Text extract:

========

Our data team lead by Manish Pokhrel completed addressing the 1,300 some-odd issues we identified in the 2005 – 2020 auditor data and completed the initial processing of 10-K filings from 1998 – 2004. These updates have been integrated into the files available on APPSTREAM in the Extras folder.
I did make a significant change to three of the fields in the data set. In the original sqlite3.db file the dissdate, balance_sheet_date and report_date were entered as integers in the form YYYYMMDD. I changed the form to text with the format “YYYY-MM-DD”. I did this to allow you to more directly create queries using the field as a data object. SQLITE3 allows you to operate on text fields that are formatted as dates in some neat ways. The following statement selects all observations where the balance sheet date ranges from 12/25/2019 to 1/7/2020. This should address those cases where the FYE is generally around 12/31 but the registrant operates on a 52/53 week year.
SELECT * from auditdetails where date(balance_sheet_date) > date("2019-12-25") AND date(balance_sheet_date) < date("2020-01-07")
I want to observe that we are not yet finished with this work and we make no claims as to its perfection (yet) – but I would rather make this available now. If we wait until it is perfect – well it might take another six months. When we do this kind of work it is secondary to our primary responsibilities. However, we now have over 148,000 auditor 10-K filing pairs. Once this is done we can finished we can get a better measure of SINCE for all of the auditors.
THIS IS BIG: You will find another feature in the Extras folder. The SEC did not systematically add an ACCEPTANCE-TIME stamp to all filings until near the end of Q2 in 2002. For example, of over 9,900 8-K filings made in Q4 2001 only 17 had a ACCEPTANCE-TIME stamp in the header.
We have had several requests for systematic access to the ACCEPTANCE-TIME for 8-K filings in particular. I started looking to sort out a way to get a proxy for this measure. After some testing I determined that the time stamp in the live feed to EDGAR subscribers is the best proxy we could generate. Therefore we have scanned the feed archives and parsed out the transmission timestamp for all filings. We have created a database of this information for the 8-K filings to respond to these requests. At the very end of this post is a block that describes the fields in the database.
The database has as primary key the CIK_ACCESSION-NUMBER for the filing. We are including the path to the folder where the filing is stored on directEDGAR, the item codes associated with the filing as well as other fields listed below. While the item codes have changed over time we have always standardized the item codes to the current scheme. For a listing of the item codes and their meaning please review the current Form 8-K. For example an old ITEM 4 is now 4.01. ITEM 7 is now 9.01. Thus, no matter what time period you are searching, if you want ITEM 4 you need to use the current 4.01.
This file can be useful in a number of ways. If for example, you just need 8-K event dates and reason codes – you can modify the query below by deleting ITEM_4_01 = ‘YES’ and the first ‘and’. (The modified query is in the Python file in the folder as well as a query to pull all observations)

========

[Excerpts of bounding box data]
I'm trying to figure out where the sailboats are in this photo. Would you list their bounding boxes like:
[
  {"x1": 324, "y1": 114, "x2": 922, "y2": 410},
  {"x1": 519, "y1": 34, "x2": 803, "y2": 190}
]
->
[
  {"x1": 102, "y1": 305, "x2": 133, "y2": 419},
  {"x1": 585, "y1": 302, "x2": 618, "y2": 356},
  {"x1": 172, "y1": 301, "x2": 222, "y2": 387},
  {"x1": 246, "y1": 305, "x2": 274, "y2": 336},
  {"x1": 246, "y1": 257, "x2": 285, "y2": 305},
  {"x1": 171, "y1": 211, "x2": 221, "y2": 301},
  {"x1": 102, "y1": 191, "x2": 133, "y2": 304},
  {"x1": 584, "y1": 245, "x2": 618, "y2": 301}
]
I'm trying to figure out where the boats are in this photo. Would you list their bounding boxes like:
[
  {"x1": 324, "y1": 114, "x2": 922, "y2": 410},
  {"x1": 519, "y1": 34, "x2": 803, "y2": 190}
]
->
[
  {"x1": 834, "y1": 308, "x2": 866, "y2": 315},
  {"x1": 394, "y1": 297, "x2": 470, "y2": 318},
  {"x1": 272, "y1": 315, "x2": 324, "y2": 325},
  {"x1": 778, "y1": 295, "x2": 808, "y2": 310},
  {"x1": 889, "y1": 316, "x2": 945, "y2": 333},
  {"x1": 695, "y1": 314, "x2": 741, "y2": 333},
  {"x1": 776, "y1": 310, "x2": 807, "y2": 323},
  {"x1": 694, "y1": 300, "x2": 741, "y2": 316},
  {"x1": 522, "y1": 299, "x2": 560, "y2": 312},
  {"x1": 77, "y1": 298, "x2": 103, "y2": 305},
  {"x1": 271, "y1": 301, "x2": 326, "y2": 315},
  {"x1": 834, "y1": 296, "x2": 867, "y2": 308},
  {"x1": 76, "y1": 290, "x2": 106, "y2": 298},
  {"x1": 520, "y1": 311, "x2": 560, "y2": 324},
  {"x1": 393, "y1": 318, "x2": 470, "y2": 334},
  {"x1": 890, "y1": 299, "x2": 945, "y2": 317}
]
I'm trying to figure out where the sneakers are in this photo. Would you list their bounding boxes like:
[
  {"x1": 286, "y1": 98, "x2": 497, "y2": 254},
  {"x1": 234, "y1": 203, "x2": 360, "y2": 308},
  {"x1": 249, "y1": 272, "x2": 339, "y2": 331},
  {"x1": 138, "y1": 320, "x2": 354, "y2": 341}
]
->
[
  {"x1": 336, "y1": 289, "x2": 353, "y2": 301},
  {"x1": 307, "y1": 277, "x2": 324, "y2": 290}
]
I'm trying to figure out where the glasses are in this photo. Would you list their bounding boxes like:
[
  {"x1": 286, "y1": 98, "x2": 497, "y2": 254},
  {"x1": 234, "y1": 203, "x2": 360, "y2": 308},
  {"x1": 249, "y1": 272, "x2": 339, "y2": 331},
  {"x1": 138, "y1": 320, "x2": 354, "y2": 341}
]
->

========

Requests:
• 1. In the auditor data update, in what form were the dissdate, balance_sheet_date and report_date fields entered in the original sqlite3.db file?
• 2. Reproduce the passage of the auditor data update from "This file can" to "pull all observations)".

Answer set:
• 1. They were entered as integers in the form YYYYMMDD.

• 2.
This file can be useful in a number of ways. If for example, you just need 8-K event dates and reason codes – you can modify the query below by deleting ITEM_4_01 = ‘YES’ and the first ‘and’. (The modified query is in the Python file in the folder as well as a query to pull all observations)